EXERCISE REQUIREMENTS:
Word for word, transcribe the listing that follows, minus any pictures.

DATASET EXCERPTS:
________________________
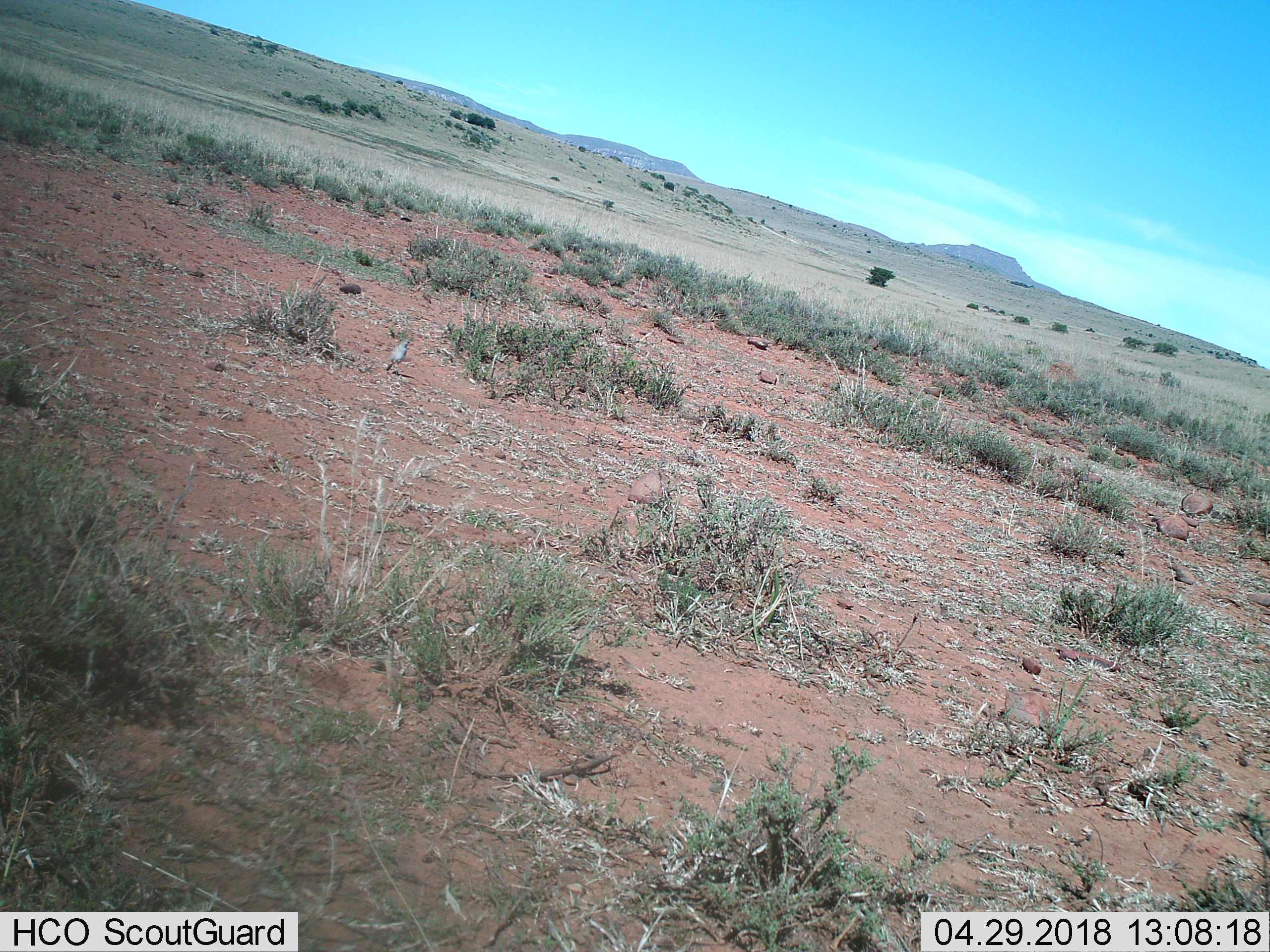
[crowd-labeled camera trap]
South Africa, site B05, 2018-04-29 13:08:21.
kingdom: Animalia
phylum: Chordata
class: Aves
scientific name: Aves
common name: bird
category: birdother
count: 1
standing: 100%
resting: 0%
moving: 0%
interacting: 0%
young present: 0%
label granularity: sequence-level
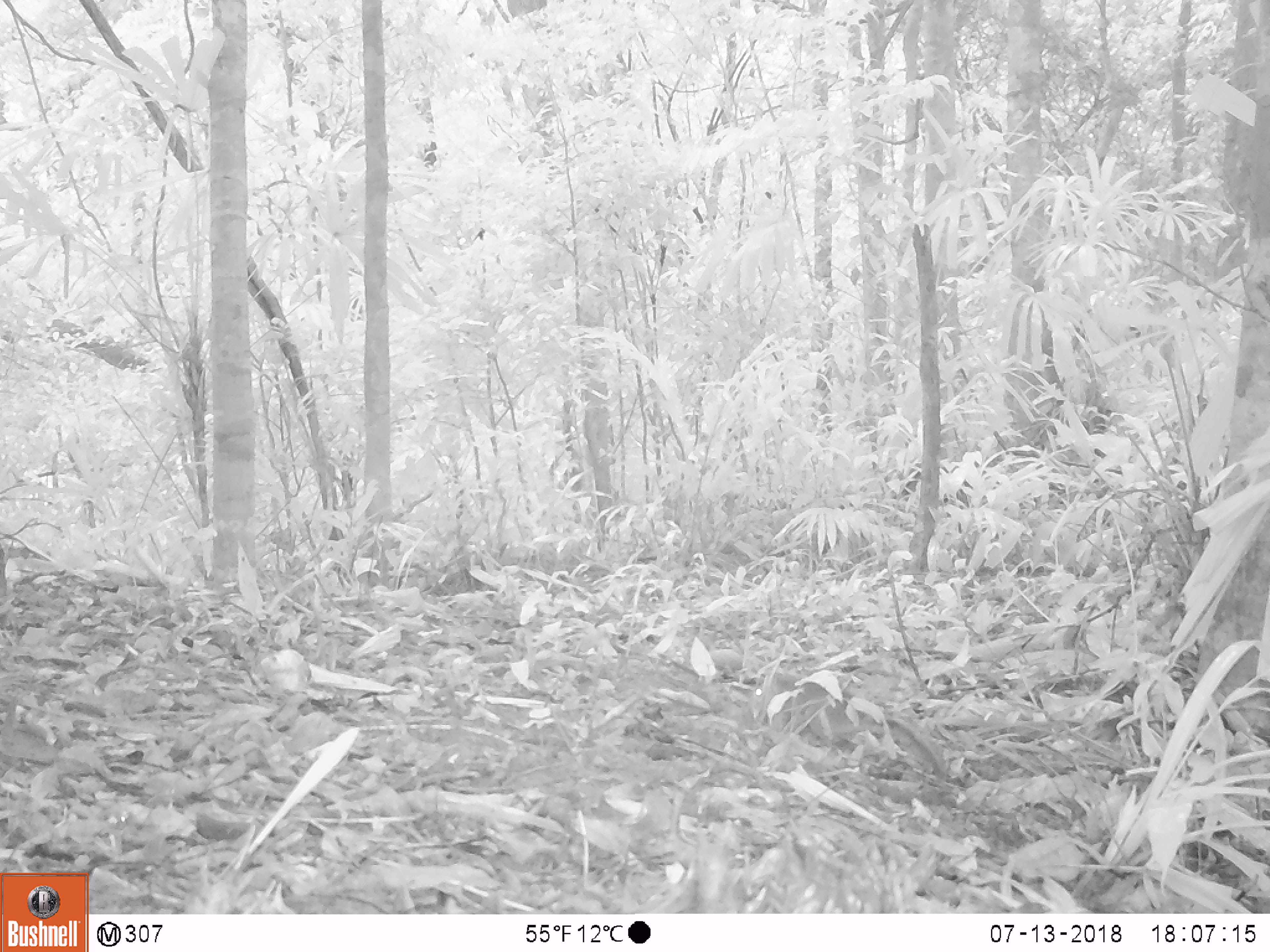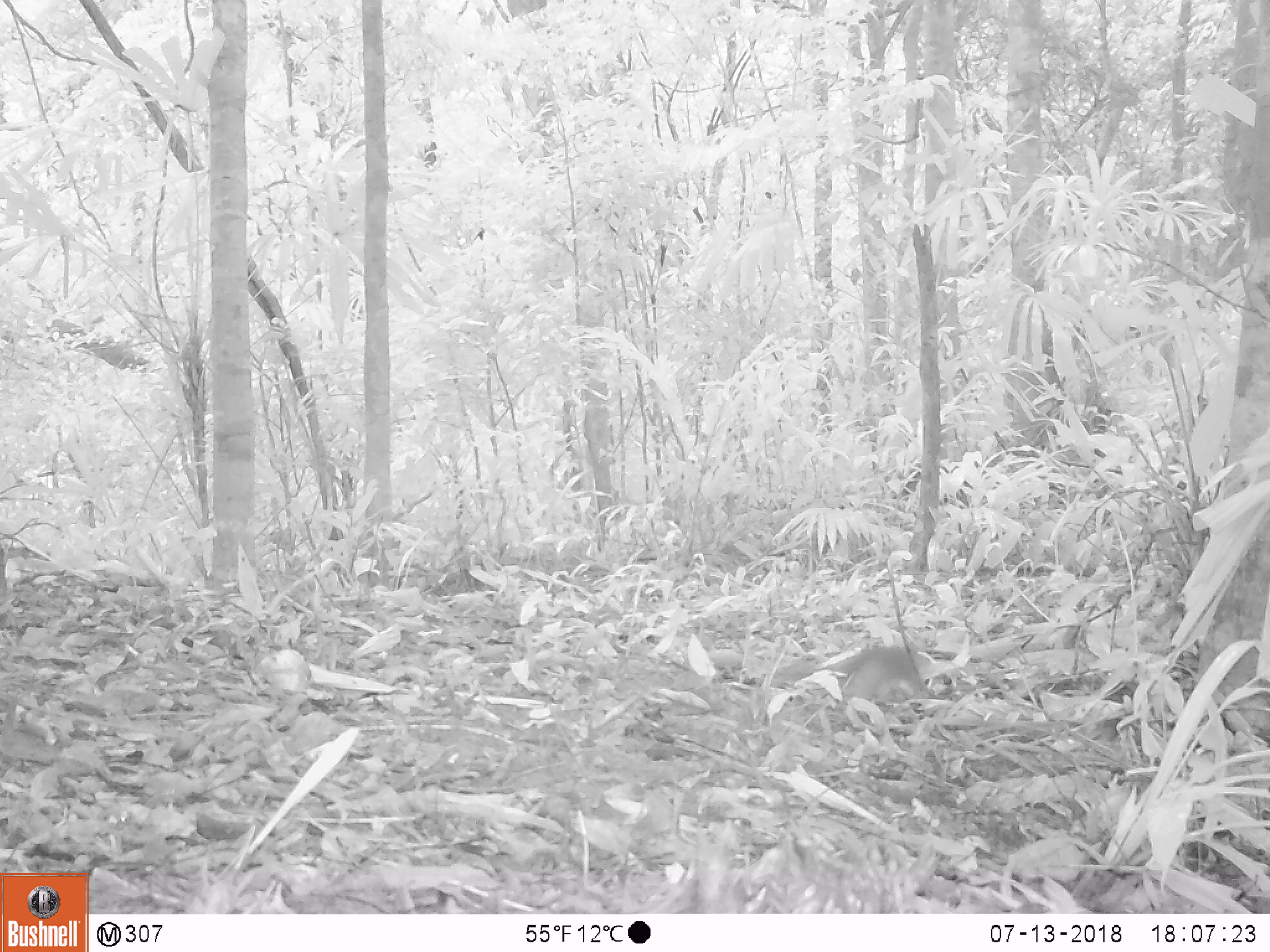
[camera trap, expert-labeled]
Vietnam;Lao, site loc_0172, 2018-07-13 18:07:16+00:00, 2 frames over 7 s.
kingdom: Animalia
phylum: Chordata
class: Mammalia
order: Rodentia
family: Sciuridae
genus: Sciurus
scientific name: Sciurus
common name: squirrel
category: unidentified squirrel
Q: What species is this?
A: Unidentified squirrel (squirrel) (Sciurus).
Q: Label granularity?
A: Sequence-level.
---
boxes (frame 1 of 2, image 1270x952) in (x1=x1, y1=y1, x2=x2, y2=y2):
unidentified squirrel: (x1=749, y1=670, x2=943, y2=776)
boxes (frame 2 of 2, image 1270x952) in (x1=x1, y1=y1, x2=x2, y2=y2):
unidentified squirrel: (x1=770, y1=644, x2=944, y2=699)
________________________
WORKED SOLUTION:
[crowd-labeled camera trap]
South Africa, site B05, 2018-04-29 13:08:21.
kingdom: Animalia
phylum: Chordata
class: Aves
scientific name: Aves
common name: bird
category: birdother
count: 1
standing: 100%
resting: 0%
moving: 0%
interacting: 0%
young present: 0%
label granularity: sequence-level
[camera trap, expert-labeled]
Vietnam;Lao, site loc_0172, 2018-07-13 18:07:16+00:00, 2 frames over 7 s.
kingdom: Animalia
phylum: Chordata
class: Mammalia
order: Rodentia
family: Sciuridae
genus: Sciurus
scientific name: Sciurus
common name: squirrel
category: unidentified squirrel
Q: What species is this?
A: Unidentified squirrel (squirrel) (Sciurus).
Q: Label granularity?
A: Sequence-level.
---
boxes (frame 1 of 2, image 1270x952) in (x1=x1, y1=y1, x2=x2, y2=y2):
unidentified squirrel: (x1=749, y1=670, x2=943, y2=776)
boxes (frame 2 of 2, image 1270x952) in (x1=x1, y1=y1, x2=x2, y2=y2):
unidentified squirrel: (x1=770, y1=644, x2=944, y2=699)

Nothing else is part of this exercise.